Jonald Jude Reyes is a Writer, Performer & Director in Chicago, IL. His works have been performed in various theaters city-wide, including Stage 773, The Annoyance, and The Second City. In 2016, he was named Best of Stage Director by the Chicago Reader and was selected to the DirectorsLabChicago program. Learn more at http://www.jonaldjude.com.
Pictured: Nydia Castillo. Photo by Anthony Aicardi.
By Jonald Jude Reyes
As I had arrived early to the Humboldt Park area, I decided to grab a bite to eat at a local pizza joint not far from UrbanTheater Company. Sitting with my one slice of cheese pizza, a conversation between two locals loomed out loud. A gentleman had asked a woman with her daughter if they use to live in an apartment complex not far from there. He recognized them from doing construction within that building, to which she did recall. She continued the conversation by saying that she recently moved out because the rent was getting too expensive and the landlord wasn’t taking care of basic amenities. As their conversation continued on between Spanish and English, a stranger would have never guessed that they hadn’t known each other beforehand. As large of a city that Chicago is, there are these various pockets where everyone seems to know each other or can at least relate to each others’ upbringings.
When I arrived to the theater and walked into the space, it was like I had been transported to the apartment that this woman spoke of. Decorated with hung family pictures, a kitchen table with plates ready, and a giant portrait of Pope John Paul II, Caswell James’ set & Hillarie M. Shockley’s props appeared well lived and cozy – inviting for the audience. As ASHES OF LIGHT begins, right away, Playwright Marco Antonio Rodriguez brings us to the neighbor, Lydia (Karla López Galván-Raigoza) yelling from the building next door into Luz’s (Nydia Castillo) window. They hold a conversation on how Luz’s son, Julio Cesar (Sipriano Cahue), is finally coming home. And sure enough, as they bring his name up, we hear him stomping up a good number of stairs before finally entering. Lydia makes herself scarce while the welcome home between the mother & son is lukewarm. Castillo and Cahue play well together as Nydia delivers that motherly nagging energy and Sipriano knows to return fiery and grounded rebuttals. As Julio Cesar and his mother play catch up, we learn that he’s reluctantly back home because his father has passed away. Separated from Luz, she shows no initial sentiment about it, but as the play progresses, Castillo’s shifts in emotion are well paced and organic, allowing the audience a glimpse at her compassion.

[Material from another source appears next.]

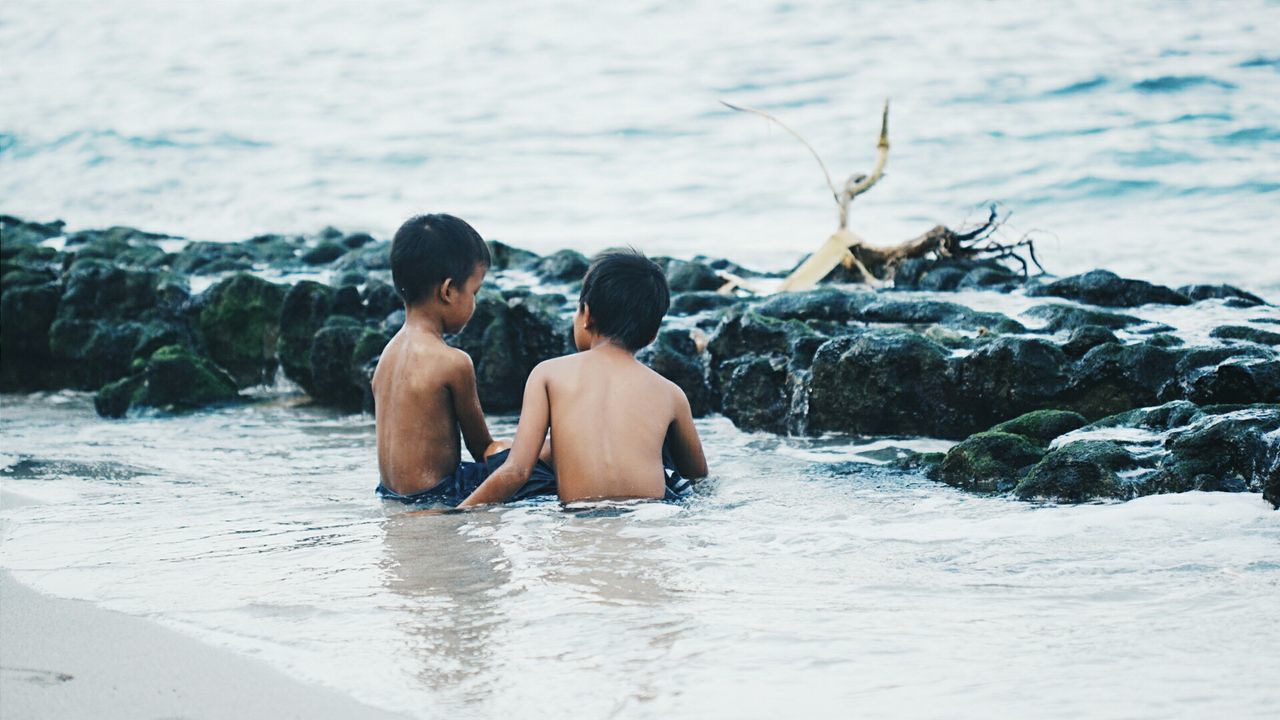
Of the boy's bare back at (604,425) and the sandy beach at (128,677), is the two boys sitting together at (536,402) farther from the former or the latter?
the sandy beach at (128,677)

Coincidental to my own personal experience earlier that evening, Luz tells Julio Cesar of how she and Lydia are the two residents who have been in that apartment complex the longest. She brings up thoughts of moving and applying for Section 8. This minor conversation highlights a bit of the political struggle in Chicago’s rent control issue. Here we also see the perspective of the world outside of their apartment, which plays well into the family dynamics of dealing with problems, fighting through them, and slowly coming to amends. Rodriguez shows these elements during the progress of the play and beautifully balances heated debates with moments of comic relief. Director Miranda Gonzalez, with her cast, understands the rhythm — knowing when to let the audience stay in a solemn moment and when to spike the energy back up thru an argument, a song, or a funny bit of dialogue.

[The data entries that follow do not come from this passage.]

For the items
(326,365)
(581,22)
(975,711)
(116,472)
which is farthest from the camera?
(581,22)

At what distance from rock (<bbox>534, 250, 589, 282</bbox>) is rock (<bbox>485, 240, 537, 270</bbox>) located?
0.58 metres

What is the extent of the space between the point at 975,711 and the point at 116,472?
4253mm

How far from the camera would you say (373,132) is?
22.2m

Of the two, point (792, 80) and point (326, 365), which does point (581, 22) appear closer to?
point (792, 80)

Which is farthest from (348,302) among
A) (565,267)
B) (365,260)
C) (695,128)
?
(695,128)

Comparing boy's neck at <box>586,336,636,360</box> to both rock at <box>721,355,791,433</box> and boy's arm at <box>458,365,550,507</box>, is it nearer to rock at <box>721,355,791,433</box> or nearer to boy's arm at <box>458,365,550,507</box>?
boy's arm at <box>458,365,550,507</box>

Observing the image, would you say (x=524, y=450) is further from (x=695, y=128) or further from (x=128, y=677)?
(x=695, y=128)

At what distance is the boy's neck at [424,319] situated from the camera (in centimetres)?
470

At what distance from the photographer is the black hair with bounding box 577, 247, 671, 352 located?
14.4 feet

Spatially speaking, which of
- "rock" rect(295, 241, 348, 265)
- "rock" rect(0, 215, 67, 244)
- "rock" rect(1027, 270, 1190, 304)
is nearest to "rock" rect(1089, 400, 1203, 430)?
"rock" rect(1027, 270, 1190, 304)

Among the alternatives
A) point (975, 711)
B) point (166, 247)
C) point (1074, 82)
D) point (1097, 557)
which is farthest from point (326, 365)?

In the second act, Luz’s sister, Divina (Maritza Nazario), is visiting to see her nephew, who’s actually at the funeral that day. Nazario and Castillo show a great contrast between sisters on a divided political spectrum. Nazario brings such a great comedic and playful energy to the second half of the play. It’s a wonderful layer for Gonzalez to use to her advantage. When Julio Cesar returns to the apartment from the funeral, the three reminisce of old times. The backstories are so rich, and the way Rodriguez weaves between family history and the present is organic. There’s also more music integrated in the second act with Spanish ballads & merengue, keeping a nice, natural looseness to the play. The actors sing & dance along, keeping the pure family ambiance alive, so that when arguments arise, we can relate to that old-school mentality of tough love. Castillo is truly exemplary through her character’s fiery mentality and, at times, physical outbursts.
The UrbanTheater Company notes as part of their mission, “Preserving the Puerto Rican and Humboldt Park voice for 12 years on Paseo Boricua,” and with ASHES OF LIGHT as part of their season, they truly encapsulate a neighborhood family environment in their space through the natural chemistry provided by their actors.